In this world ’tis the best you get at all,
For God in cursing, gives us better gifts
Than man in benediction.”
But even with her it was too much work for its own sake. It has taken fuller education, even since her time, for women to recognise that it is equally noble and just for them to receive the reward of toil in earning as it is for a man; and to be able to keep or use these earnings as they will. A century ago, men suffered somewhat from the state of things they had themselves initiated. An eldest son that received all the inheritance and privilege had therewith to support the women of his father’s family as well as of his own. It was disgraceful for him as well as for them that they should earn money. But they gave him labour, acting as upper servants, butts of ridicule, as the case might be, or blind worshippers when all the outer world had learned to disbelieve in him. Their recreation was the manufacture of useless Berlin-wool monstrosities; or self-sacrificing work in pauperising the poor of the parish, under the misdirection of a callow curate. Higher education was discredited; literary aspiration a shame-faced secret. Miss Austen had to hide her pen and ink and manuscripts by a piece of fancy-work kept handy, lest her world should know and speak its mind of her and her dreadful doings. The only profession open to a lady was matrimony; and the chances of happy matrimony were thereby enormously decreased.
If the dignity of being able to earn money has raised women immensely in social life, their higher education has made this earning possible. Dependent sisters need no longer hang their heads in shame before supporting brothers.

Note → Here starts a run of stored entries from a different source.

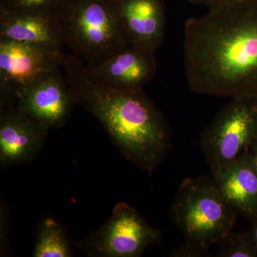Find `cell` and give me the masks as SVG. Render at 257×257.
I'll return each mask as SVG.
<instances>
[{
    "label": "cell",
    "mask_w": 257,
    "mask_h": 257,
    "mask_svg": "<svg viewBox=\"0 0 257 257\" xmlns=\"http://www.w3.org/2000/svg\"><path fill=\"white\" fill-rule=\"evenodd\" d=\"M184 63L193 92L257 94V0H236L187 20Z\"/></svg>",
    "instance_id": "6da1fadb"
},
{
    "label": "cell",
    "mask_w": 257,
    "mask_h": 257,
    "mask_svg": "<svg viewBox=\"0 0 257 257\" xmlns=\"http://www.w3.org/2000/svg\"><path fill=\"white\" fill-rule=\"evenodd\" d=\"M61 67L76 103L99 121L123 156L152 175L172 147V132L162 111L144 90L106 86L72 54Z\"/></svg>",
    "instance_id": "7a4b0ae2"
},
{
    "label": "cell",
    "mask_w": 257,
    "mask_h": 257,
    "mask_svg": "<svg viewBox=\"0 0 257 257\" xmlns=\"http://www.w3.org/2000/svg\"><path fill=\"white\" fill-rule=\"evenodd\" d=\"M54 13L64 46L87 65L128 45L118 0H63Z\"/></svg>",
    "instance_id": "3957f363"
},
{
    "label": "cell",
    "mask_w": 257,
    "mask_h": 257,
    "mask_svg": "<svg viewBox=\"0 0 257 257\" xmlns=\"http://www.w3.org/2000/svg\"><path fill=\"white\" fill-rule=\"evenodd\" d=\"M237 214L211 175L184 179L170 209L171 219L185 243L205 250L233 231Z\"/></svg>",
    "instance_id": "277c9868"
},
{
    "label": "cell",
    "mask_w": 257,
    "mask_h": 257,
    "mask_svg": "<svg viewBox=\"0 0 257 257\" xmlns=\"http://www.w3.org/2000/svg\"><path fill=\"white\" fill-rule=\"evenodd\" d=\"M231 99L201 137V148L211 171L234 161L257 138V94Z\"/></svg>",
    "instance_id": "5b68a950"
},
{
    "label": "cell",
    "mask_w": 257,
    "mask_h": 257,
    "mask_svg": "<svg viewBox=\"0 0 257 257\" xmlns=\"http://www.w3.org/2000/svg\"><path fill=\"white\" fill-rule=\"evenodd\" d=\"M162 237L160 230L149 224L135 208L119 202L105 224L76 245L89 256L140 257L149 246L160 244Z\"/></svg>",
    "instance_id": "8992f818"
},
{
    "label": "cell",
    "mask_w": 257,
    "mask_h": 257,
    "mask_svg": "<svg viewBox=\"0 0 257 257\" xmlns=\"http://www.w3.org/2000/svg\"><path fill=\"white\" fill-rule=\"evenodd\" d=\"M63 52L0 40V109L15 105L20 89L56 67Z\"/></svg>",
    "instance_id": "52a82bcc"
},
{
    "label": "cell",
    "mask_w": 257,
    "mask_h": 257,
    "mask_svg": "<svg viewBox=\"0 0 257 257\" xmlns=\"http://www.w3.org/2000/svg\"><path fill=\"white\" fill-rule=\"evenodd\" d=\"M61 65L20 89L15 106L48 130L67 122L77 105Z\"/></svg>",
    "instance_id": "ba28073f"
},
{
    "label": "cell",
    "mask_w": 257,
    "mask_h": 257,
    "mask_svg": "<svg viewBox=\"0 0 257 257\" xmlns=\"http://www.w3.org/2000/svg\"><path fill=\"white\" fill-rule=\"evenodd\" d=\"M48 128L16 106L0 109V167L29 163L42 151Z\"/></svg>",
    "instance_id": "9c48e42d"
},
{
    "label": "cell",
    "mask_w": 257,
    "mask_h": 257,
    "mask_svg": "<svg viewBox=\"0 0 257 257\" xmlns=\"http://www.w3.org/2000/svg\"><path fill=\"white\" fill-rule=\"evenodd\" d=\"M155 52L128 45L100 63L87 66L93 75L106 86L127 92L143 90L157 73Z\"/></svg>",
    "instance_id": "30bf717a"
},
{
    "label": "cell",
    "mask_w": 257,
    "mask_h": 257,
    "mask_svg": "<svg viewBox=\"0 0 257 257\" xmlns=\"http://www.w3.org/2000/svg\"><path fill=\"white\" fill-rule=\"evenodd\" d=\"M211 172L221 196L241 215L251 219L257 214V162L251 150Z\"/></svg>",
    "instance_id": "8fae6325"
},
{
    "label": "cell",
    "mask_w": 257,
    "mask_h": 257,
    "mask_svg": "<svg viewBox=\"0 0 257 257\" xmlns=\"http://www.w3.org/2000/svg\"><path fill=\"white\" fill-rule=\"evenodd\" d=\"M123 29L128 45L156 53L165 40V0H118Z\"/></svg>",
    "instance_id": "7c38bea8"
},
{
    "label": "cell",
    "mask_w": 257,
    "mask_h": 257,
    "mask_svg": "<svg viewBox=\"0 0 257 257\" xmlns=\"http://www.w3.org/2000/svg\"><path fill=\"white\" fill-rule=\"evenodd\" d=\"M0 40L63 52L54 13L15 11L0 6Z\"/></svg>",
    "instance_id": "4fadbf2b"
},
{
    "label": "cell",
    "mask_w": 257,
    "mask_h": 257,
    "mask_svg": "<svg viewBox=\"0 0 257 257\" xmlns=\"http://www.w3.org/2000/svg\"><path fill=\"white\" fill-rule=\"evenodd\" d=\"M72 248L62 226L47 218L40 226L32 256L70 257Z\"/></svg>",
    "instance_id": "5bb4252c"
},
{
    "label": "cell",
    "mask_w": 257,
    "mask_h": 257,
    "mask_svg": "<svg viewBox=\"0 0 257 257\" xmlns=\"http://www.w3.org/2000/svg\"><path fill=\"white\" fill-rule=\"evenodd\" d=\"M219 249L216 256L256 257L257 247L249 231H231L218 243Z\"/></svg>",
    "instance_id": "9a60e30c"
},
{
    "label": "cell",
    "mask_w": 257,
    "mask_h": 257,
    "mask_svg": "<svg viewBox=\"0 0 257 257\" xmlns=\"http://www.w3.org/2000/svg\"><path fill=\"white\" fill-rule=\"evenodd\" d=\"M63 0H0V6L15 11L55 13Z\"/></svg>",
    "instance_id": "2e32d148"
},
{
    "label": "cell",
    "mask_w": 257,
    "mask_h": 257,
    "mask_svg": "<svg viewBox=\"0 0 257 257\" xmlns=\"http://www.w3.org/2000/svg\"><path fill=\"white\" fill-rule=\"evenodd\" d=\"M1 234H0V249L1 256H5L9 252L8 239H9V213L5 202H1Z\"/></svg>",
    "instance_id": "e0dca14e"
},
{
    "label": "cell",
    "mask_w": 257,
    "mask_h": 257,
    "mask_svg": "<svg viewBox=\"0 0 257 257\" xmlns=\"http://www.w3.org/2000/svg\"><path fill=\"white\" fill-rule=\"evenodd\" d=\"M208 256V250L203 249L194 245L185 243L175 248L170 253L172 257H203Z\"/></svg>",
    "instance_id": "ac0fdd59"
},
{
    "label": "cell",
    "mask_w": 257,
    "mask_h": 257,
    "mask_svg": "<svg viewBox=\"0 0 257 257\" xmlns=\"http://www.w3.org/2000/svg\"><path fill=\"white\" fill-rule=\"evenodd\" d=\"M187 1L192 3V4L202 5V6L209 8V9H212V8L227 4V3L236 1V0H187Z\"/></svg>",
    "instance_id": "d6986e66"
},
{
    "label": "cell",
    "mask_w": 257,
    "mask_h": 257,
    "mask_svg": "<svg viewBox=\"0 0 257 257\" xmlns=\"http://www.w3.org/2000/svg\"><path fill=\"white\" fill-rule=\"evenodd\" d=\"M249 220L251 221L249 232L251 233L257 247V214L254 216H253L251 219H250Z\"/></svg>",
    "instance_id": "ffe728a7"
},
{
    "label": "cell",
    "mask_w": 257,
    "mask_h": 257,
    "mask_svg": "<svg viewBox=\"0 0 257 257\" xmlns=\"http://www.w3.org/2000/svg\"><path fill=\"white\" fill-rule=\"evenodd\" d=\"M250 150L252 152L257 162V138L254 140V142H253L252 145H251V147H250Z\"/></svg>",
    "instance_id": "44dd1931"
}]
</instances>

If they are not needed in their homes, they may go forth into the world, eat the sweet bread of honest labour, and become individuals.
But the woman is fettered still by the trammels of custom, by the protection accorded to males; false social and economic creeds which teach that man’s work must be paid higher than woman’s, whether it is better done or not; by men’s power of place, which gives them power of veto; by inherited thought-fallacies and linguistic inaccuracies; by the nature of the medium through which things are seen.

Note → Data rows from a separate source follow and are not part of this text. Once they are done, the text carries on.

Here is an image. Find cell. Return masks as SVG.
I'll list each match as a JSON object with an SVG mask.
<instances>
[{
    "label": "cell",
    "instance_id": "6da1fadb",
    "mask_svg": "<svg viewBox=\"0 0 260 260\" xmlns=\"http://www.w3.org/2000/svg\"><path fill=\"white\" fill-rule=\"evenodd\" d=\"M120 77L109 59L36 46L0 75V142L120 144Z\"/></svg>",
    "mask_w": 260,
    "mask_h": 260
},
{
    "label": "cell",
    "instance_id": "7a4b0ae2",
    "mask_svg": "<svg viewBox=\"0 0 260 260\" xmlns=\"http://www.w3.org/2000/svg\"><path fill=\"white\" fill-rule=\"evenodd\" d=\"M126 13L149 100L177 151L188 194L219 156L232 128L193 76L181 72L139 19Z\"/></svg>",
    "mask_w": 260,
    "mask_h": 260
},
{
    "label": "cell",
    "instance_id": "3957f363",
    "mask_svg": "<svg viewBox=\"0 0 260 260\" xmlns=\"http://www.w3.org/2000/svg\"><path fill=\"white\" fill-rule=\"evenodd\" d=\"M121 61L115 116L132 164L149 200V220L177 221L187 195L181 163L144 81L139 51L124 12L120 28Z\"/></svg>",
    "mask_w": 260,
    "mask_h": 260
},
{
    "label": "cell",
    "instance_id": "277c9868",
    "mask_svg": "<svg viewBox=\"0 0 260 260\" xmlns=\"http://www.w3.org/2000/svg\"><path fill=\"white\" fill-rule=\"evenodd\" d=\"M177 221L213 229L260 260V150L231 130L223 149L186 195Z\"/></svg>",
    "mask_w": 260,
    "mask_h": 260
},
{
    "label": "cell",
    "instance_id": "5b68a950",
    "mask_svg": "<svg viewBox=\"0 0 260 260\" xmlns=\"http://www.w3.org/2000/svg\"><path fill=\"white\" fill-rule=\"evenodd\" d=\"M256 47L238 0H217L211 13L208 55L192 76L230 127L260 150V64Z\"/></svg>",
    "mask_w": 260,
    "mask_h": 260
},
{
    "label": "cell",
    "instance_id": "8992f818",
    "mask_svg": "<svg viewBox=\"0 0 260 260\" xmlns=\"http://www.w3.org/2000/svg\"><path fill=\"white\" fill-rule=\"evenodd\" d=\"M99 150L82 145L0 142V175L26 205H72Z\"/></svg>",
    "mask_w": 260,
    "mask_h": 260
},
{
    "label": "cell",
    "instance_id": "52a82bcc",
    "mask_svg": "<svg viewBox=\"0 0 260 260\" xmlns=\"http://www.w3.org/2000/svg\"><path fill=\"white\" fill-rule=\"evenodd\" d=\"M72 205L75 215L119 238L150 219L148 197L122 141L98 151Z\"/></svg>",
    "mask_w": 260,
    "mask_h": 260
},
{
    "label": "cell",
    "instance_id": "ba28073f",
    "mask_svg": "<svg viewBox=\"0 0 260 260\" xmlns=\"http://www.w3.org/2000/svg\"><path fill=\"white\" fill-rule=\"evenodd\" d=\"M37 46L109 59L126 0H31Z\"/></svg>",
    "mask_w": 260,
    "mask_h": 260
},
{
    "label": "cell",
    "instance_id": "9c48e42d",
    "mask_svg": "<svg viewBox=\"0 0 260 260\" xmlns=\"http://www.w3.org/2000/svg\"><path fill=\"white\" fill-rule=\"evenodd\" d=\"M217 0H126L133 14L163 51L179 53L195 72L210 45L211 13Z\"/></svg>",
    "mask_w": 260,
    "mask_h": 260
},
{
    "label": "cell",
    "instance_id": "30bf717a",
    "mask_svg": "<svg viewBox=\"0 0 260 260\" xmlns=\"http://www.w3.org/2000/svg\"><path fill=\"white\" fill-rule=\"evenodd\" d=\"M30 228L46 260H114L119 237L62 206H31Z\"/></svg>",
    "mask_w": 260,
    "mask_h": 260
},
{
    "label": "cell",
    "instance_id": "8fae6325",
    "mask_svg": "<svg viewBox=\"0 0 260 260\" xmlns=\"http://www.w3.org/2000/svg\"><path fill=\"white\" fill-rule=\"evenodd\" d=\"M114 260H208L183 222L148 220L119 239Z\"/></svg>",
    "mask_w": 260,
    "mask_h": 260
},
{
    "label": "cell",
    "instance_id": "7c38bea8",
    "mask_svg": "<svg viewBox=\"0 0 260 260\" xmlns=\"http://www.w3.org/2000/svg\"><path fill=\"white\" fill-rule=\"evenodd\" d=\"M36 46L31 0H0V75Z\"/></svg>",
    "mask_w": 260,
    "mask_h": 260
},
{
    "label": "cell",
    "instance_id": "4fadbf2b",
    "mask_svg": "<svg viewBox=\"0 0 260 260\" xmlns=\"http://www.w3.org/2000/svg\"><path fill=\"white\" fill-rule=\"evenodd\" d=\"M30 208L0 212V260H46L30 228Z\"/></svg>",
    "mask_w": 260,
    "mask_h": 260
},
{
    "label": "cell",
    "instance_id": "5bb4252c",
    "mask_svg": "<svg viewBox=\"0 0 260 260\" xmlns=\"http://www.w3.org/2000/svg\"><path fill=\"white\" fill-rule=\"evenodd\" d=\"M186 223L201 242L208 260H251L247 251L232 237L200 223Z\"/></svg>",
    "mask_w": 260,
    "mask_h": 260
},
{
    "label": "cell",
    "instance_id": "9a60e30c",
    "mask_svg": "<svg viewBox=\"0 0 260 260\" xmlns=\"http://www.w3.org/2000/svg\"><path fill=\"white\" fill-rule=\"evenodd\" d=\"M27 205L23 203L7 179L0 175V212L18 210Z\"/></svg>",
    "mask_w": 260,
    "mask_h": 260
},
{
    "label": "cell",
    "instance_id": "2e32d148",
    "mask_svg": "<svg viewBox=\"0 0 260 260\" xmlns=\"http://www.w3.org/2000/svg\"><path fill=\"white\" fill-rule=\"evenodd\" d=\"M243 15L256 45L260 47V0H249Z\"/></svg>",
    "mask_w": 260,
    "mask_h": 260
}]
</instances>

Bacon wisely advised men to study all things in the “lumen siccum” or dry light of science, lest vapours arising from the mind should obscure the vision. He also pointed out that “There are four classes of Idols which beset men’s minds. To these for distinction sake I have assigned names—calling the first class Idols of the Tribe; the second, Idols of the Cave; the third, Idols of the Market-place; the fourth, Idols of the Theatre” (“Novum Organum,” Article xxxix., p. 53; also in lix.). “But the Idols of the Market-place are the most troublesome of all; idols which have crept into the understanding through the alliances of words and names. For men believe that their reason governs words; but it is also true that words react on the understanding.” Is the word “man” a common or masculine term?

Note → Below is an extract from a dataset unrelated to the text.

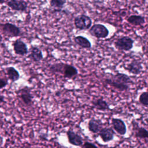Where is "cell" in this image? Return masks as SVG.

After an impartial analysis of the laws regarding women, can men say that they are just? Can they continue to assert that they know better than women do what they need, and wish, and strain after; and if they know, will they do the thing that is necessary? With the best will in the world, which I believe the majority of men have, they do not know how. Only the foot that wears the shoe knows just where it pinches, and feels keenly the need of alteration.
Why must a woman be unable to free herself from an unfaithful husband if his hand is restrained from personal cruelty?
Why may a noble and loving mother have less power over the children she bore, and toiled for, than a selfish, indifferent father, who still “has sacred rights, because he has sacred duties” that he has despised?